▶ RECORDS TO PROCESS:
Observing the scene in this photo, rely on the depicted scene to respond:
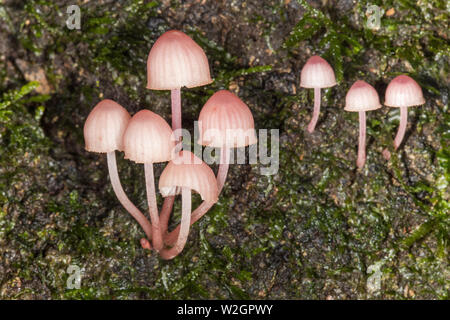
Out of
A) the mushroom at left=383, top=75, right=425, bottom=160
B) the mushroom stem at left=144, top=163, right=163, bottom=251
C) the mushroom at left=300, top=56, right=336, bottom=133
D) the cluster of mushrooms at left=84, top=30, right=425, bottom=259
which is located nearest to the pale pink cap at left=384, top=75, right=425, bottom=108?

▶ EXERCISE OBJECTIVE:
Recast the lines from the start of the rows through the line containing "B) the mushroom" as a Markdown table with the columns No. and Line, numbering each line in order. Leave out blank lines and the picture.

▶ TASK ANSWER:
| No. | Line |
|---|---|
| 1 | Observing the scene in this photo, rely on the depicted scene to respond: |
| 2 | Out of |
| 3 | A) the mushroom at left=383, top=75, right=425, bottom=160 |
| 4 | B) the mushroom stem at left=144, top=163, right=163, bottom=251 |